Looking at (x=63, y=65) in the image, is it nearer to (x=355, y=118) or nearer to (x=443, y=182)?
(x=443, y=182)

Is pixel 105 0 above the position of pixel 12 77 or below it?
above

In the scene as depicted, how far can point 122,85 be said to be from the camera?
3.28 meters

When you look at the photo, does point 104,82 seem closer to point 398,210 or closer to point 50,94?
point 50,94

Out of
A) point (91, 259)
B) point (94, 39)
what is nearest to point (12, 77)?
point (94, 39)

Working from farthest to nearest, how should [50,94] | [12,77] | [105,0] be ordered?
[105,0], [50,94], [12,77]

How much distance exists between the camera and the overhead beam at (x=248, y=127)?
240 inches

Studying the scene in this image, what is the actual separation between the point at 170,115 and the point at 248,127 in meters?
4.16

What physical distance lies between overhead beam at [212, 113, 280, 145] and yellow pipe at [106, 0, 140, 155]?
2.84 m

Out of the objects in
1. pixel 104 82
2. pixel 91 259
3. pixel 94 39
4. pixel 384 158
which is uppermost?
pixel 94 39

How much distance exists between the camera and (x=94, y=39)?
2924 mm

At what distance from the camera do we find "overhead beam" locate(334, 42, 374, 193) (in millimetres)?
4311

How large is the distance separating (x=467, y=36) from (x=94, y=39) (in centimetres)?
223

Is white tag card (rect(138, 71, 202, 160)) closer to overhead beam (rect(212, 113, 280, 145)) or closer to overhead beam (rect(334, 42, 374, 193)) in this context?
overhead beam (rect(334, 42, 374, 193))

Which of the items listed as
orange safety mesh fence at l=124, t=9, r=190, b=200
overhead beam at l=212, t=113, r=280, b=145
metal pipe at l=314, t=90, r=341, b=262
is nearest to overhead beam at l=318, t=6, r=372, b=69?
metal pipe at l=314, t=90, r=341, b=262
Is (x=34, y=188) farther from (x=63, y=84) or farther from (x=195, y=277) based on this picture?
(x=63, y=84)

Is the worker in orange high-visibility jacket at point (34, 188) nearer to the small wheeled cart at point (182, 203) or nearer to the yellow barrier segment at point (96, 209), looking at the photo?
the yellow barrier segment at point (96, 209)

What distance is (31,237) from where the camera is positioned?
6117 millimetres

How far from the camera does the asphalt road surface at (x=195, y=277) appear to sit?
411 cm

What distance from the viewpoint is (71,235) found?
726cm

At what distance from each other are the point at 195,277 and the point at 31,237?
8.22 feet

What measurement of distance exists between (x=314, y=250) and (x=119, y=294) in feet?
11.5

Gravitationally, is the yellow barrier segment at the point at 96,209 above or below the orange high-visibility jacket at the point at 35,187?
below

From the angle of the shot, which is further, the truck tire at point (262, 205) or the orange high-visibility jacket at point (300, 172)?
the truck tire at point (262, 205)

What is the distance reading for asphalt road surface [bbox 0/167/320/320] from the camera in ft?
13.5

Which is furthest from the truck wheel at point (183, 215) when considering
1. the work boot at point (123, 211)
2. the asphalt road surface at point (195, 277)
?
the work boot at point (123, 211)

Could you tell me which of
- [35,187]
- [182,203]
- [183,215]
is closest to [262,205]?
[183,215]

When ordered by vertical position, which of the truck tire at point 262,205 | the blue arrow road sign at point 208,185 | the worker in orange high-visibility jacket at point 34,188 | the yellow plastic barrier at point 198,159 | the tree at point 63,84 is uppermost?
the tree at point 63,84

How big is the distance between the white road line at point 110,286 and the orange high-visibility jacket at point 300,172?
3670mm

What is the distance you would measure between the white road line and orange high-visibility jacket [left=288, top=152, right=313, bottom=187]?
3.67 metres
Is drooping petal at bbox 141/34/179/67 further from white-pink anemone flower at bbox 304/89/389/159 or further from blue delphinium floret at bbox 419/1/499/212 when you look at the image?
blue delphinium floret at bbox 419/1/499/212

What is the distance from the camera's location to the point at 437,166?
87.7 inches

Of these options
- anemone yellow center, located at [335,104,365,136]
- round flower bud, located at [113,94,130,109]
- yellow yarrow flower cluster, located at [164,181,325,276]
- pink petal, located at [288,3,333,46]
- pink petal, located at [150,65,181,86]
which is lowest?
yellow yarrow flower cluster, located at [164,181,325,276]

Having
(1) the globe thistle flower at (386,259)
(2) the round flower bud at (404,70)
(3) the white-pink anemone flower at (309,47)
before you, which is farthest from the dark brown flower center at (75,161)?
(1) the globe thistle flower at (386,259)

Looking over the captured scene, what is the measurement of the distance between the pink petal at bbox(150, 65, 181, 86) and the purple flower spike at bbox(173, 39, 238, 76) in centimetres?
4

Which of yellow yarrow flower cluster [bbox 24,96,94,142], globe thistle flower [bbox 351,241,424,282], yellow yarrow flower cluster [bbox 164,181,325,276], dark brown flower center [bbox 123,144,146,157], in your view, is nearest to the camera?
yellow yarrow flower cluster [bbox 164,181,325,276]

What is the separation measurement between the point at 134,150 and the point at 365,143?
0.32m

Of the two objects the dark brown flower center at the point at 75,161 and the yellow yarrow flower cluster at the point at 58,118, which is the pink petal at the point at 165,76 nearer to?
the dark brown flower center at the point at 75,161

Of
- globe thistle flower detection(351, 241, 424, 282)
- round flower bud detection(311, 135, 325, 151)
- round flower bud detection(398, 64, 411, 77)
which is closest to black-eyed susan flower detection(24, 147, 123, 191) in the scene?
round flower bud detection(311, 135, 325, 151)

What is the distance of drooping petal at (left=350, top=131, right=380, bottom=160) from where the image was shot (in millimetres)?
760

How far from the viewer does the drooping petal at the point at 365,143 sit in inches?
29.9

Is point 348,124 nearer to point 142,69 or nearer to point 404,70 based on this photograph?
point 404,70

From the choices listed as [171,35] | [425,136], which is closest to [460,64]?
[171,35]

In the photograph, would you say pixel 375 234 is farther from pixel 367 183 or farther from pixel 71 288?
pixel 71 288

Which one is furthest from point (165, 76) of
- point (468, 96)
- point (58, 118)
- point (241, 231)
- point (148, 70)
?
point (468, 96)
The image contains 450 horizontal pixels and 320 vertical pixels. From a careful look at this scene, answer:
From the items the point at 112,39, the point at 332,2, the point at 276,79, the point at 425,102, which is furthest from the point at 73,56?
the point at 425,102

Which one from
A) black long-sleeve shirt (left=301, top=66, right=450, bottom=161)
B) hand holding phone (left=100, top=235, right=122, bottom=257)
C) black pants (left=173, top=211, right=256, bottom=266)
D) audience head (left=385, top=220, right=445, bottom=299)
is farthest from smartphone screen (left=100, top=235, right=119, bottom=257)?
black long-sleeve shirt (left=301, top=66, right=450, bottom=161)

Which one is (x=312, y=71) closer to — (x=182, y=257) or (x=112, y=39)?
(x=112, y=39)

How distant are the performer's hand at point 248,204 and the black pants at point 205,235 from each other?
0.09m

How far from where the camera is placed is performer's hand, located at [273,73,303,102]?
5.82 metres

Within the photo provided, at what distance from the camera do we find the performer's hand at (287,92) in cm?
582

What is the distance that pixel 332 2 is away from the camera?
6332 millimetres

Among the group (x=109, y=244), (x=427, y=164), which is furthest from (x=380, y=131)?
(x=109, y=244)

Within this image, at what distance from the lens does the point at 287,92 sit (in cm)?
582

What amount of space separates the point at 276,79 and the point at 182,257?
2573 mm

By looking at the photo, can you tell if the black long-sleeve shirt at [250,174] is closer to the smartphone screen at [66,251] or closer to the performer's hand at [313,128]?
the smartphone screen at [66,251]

■ WHAT IS EXPECTED ■
Format the records from the line containing "What amount of" through the end as a Markdown table with the columns Row and Text. Number each row and leave out blank lines.

■ TASK OUTPUT ■
| Row | Text |
|---|---|
| 1 | What amount of space separates the point at 276,79 and the point at 182,257? |
| 2 | 2573 mm |
| 3 | By looking at the photo, can you tell if the black long-sleeve shirt at [250,174] is closer to the smartphone screen at [66,251] or closer to the performer's hand at [313,128]? |
| 4 | the smartphone screen at [66,251] |